*Directions for this task*.
Return the lines below word for word and symbol for symbol, but leave the pictures out.

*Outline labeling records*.
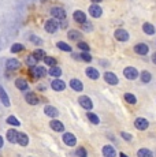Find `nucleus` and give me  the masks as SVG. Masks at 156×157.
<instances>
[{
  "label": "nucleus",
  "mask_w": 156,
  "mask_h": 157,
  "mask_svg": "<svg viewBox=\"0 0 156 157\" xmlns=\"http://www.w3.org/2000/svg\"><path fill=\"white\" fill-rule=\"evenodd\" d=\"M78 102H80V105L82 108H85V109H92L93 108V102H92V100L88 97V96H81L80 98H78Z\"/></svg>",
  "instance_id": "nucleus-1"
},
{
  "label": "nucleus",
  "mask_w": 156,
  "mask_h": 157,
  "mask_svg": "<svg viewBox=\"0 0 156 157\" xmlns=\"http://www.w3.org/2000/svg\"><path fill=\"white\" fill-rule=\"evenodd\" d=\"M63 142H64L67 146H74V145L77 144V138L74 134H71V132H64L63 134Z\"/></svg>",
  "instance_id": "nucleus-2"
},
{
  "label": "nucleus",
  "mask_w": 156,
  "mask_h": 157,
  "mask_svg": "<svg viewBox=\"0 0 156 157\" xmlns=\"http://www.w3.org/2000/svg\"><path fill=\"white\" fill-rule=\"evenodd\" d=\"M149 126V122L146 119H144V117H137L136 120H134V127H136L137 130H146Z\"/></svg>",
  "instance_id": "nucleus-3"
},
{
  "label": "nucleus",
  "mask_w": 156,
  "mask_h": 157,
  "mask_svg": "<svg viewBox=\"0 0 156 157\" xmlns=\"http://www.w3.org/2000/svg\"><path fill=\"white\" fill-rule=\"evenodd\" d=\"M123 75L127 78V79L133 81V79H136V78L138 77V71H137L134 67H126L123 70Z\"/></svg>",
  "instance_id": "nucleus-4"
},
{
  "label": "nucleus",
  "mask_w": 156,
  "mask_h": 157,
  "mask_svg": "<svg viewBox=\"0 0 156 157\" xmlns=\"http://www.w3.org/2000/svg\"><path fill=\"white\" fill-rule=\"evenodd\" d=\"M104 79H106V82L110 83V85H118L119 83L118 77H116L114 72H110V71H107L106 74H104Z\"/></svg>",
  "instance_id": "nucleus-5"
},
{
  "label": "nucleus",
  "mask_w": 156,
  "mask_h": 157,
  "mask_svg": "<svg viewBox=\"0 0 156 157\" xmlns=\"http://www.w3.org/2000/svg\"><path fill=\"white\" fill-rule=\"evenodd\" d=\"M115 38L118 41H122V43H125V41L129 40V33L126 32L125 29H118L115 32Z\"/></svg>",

*Reply*.
Find `nucleus` and give me  the masks as SVG. Masks at 156×157.
<instances>
[{
  "label": "nucleus",
  "mask_w": 156,
  "mask_h": 157,
  "mask_svg": "<svg viewBox=\"0 0 156 157\" xmlns=\"http://www.w3.org/2000/svg\"><path fill=\"white\" fill-rule=\"evenodd\" d=\"M78 102H80V105L82 108H85V109H92L93 108V102H92V100L88 97V96H81L80 98H78Z\"/></svg>",
  "instance_id": "nucleus-1"
},
{
  "label": "nucleus",
  "mask_w": 156,
  "mask_h": 157,
  "mask_svg": "<svg viewBox=\"0 0 156 157\" xmlns=\"http://www.w3.org/2000/svg\"><path fill=\"white\" fill-rule=\"evenodd\" d=\"M63 142H64L67 146H74V145L77 144V138L74 134H71V132H64L63 134Z\"/></svg>",
  "instance_id": "nucleus-2"
},
{
  "label": "nucleus",
  "mask_w": 156,
  "mask_h": 157,
  "mask_svg": "<svg viewBox=\"0 0 156 157\" xmlns=\"http://www.w3.org/2000/svg\"><path fill=\"white\" fill-rule=\"evenodd\" d=\"M149 126V122L146 119H144V117H137L136 120H134V127H136L137 130H146Z\"/></svg>",
  "instance_id": "nucleus-3"
},
{
  "label": "nucleus",
  "mask_w": 156,
  "mask_h": 157,
  "mask_svg": "<svg viewBox=\"0 0 156 157\" xmlns=\"http://www.w3.org/2000/svg\"><path fill=\"white\" fill-rule=\"evenodd\" d=\"M123 75L127 78V79L133 81V79H136V78L138 77V71H137L134 67H126L123 70Z\"/></svg>",
  "instance_id": "nucleus-4"
},
{
  "label": "nucleus",
  "mask_w": 156,
  "mask_h": 157,
  "mask_svg": "<svg viewBox=\"0 0 156 157\" xmlns=\"http://www.w3.org/2000/svg\"><path fill=\"white\" fill-rule=\"evenodd\" d=\"M104 79H106V82L110 83V85H118L119 83L118 77H116L114 72H110V71H107L106 74H104Z\"/></svg>",
  "instance_id": "nucleus-5"
},
{
  "label": "nucleus",
  "mask_w": 156,
  "mask_h": 157,
  "mask_svg": "<svg viewBox=\"0 0 156 157\" xmlns=\"http://www.w3.org/2000/svg\"><path fill=\"white\" fill-rule=\"evenodd\" d=\"M115 38L118 41H122V43H125V41L129 40V33L126 32L125 29H118L115 32Z\"/></svg>",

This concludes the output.